The Last Judgement Series: Part 2- The Call

It was cold outside. So cold in fact that the nose drippings of globing fluid were freezing as they slid out of my frigid nostrils. I wanted to run back inside my equally cold apartment and turn on the stove top and place my face right over the flames and let them lick the frost that have seemed to have accumulated on my incredibly dry skin. The sad part about it all was that it was too cold to snow. All that meaningless suffering in the tundra like temperatures and I had nothing pretty to look at while I scraped the ice off of my car’s windows.

I tucked the scraping device in the trunk of my car before shutting it and jumping into my car. The key had already been left in from my earlier attempt to just defrost the ice with the car’s heater. It did loosen it up a bit, but I still had to get out and scrape the rest of the ice of myself. Leaving the car on also warmed up the engine and the inside of my car so that it wasn’t unbearable for me or my car to move around and get to work that day. Goodness knows that I would have just called it a day and went inside to read the rest of the Hunger Games and sip molten hot overly-priced Starbucks coffee in bed, but that’s not an option.

I couldn’t just call it a day. I had a very important job to do. I had received a call yesterday. One that was impossible to believe had happened; one that I thought was just some cruel joke played by some sick-in-the-head-kid using Frank’s phone—but it wasn’t some kid—the voice that I heard on the other line was my estranged father’s. He told me that he needed me to go to his house and help him with his unfortunate situation. I almost hung up the phone that was half dangling from the crevice between my shoulder and my ear before he quickly told me something that no one but he would know.

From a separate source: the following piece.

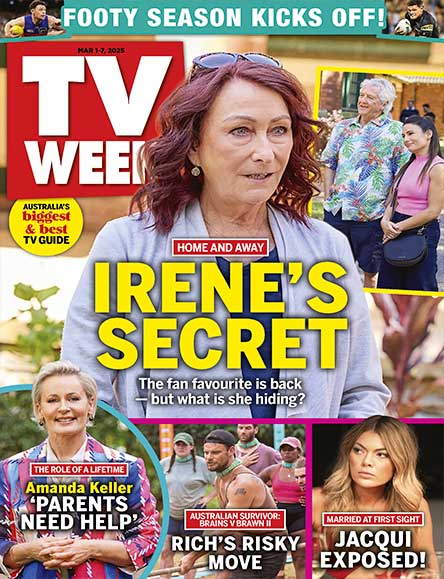 TV Week Magazine Subscription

“Years ago when you were a little girl you had fallen ill and had a temperature that read one hundred and one degrees Fahrenheit. You wondered into your parents’ room and came and found me. I carried you in to the living room and we watched Willy Wonka and the Chocolate Factory on the couch. You asked me if a place like Wonka’s factory actually existed and I told you that it probably didn’t but that if someone had dreamt this in their mind’s imagination that it could be possible to create. Anything really is possible. Like Wonka said, ‘we are the music makers, and we are the dreamers of dreams.’”

It turns out Wonka wasn’t the first to say it, Arthur O’Shaughnessy was, but regardless, it was him—my father, Frank Williams, on the other side of the line, awakened after death had dragged him into a sleep not long ago. We hadn’t even buried his body yet, and being the optimistic and open-minded person that I am, I decided to go over to meet my father’s ghost and see what he wanted. I mean, what’s the worst that could happen?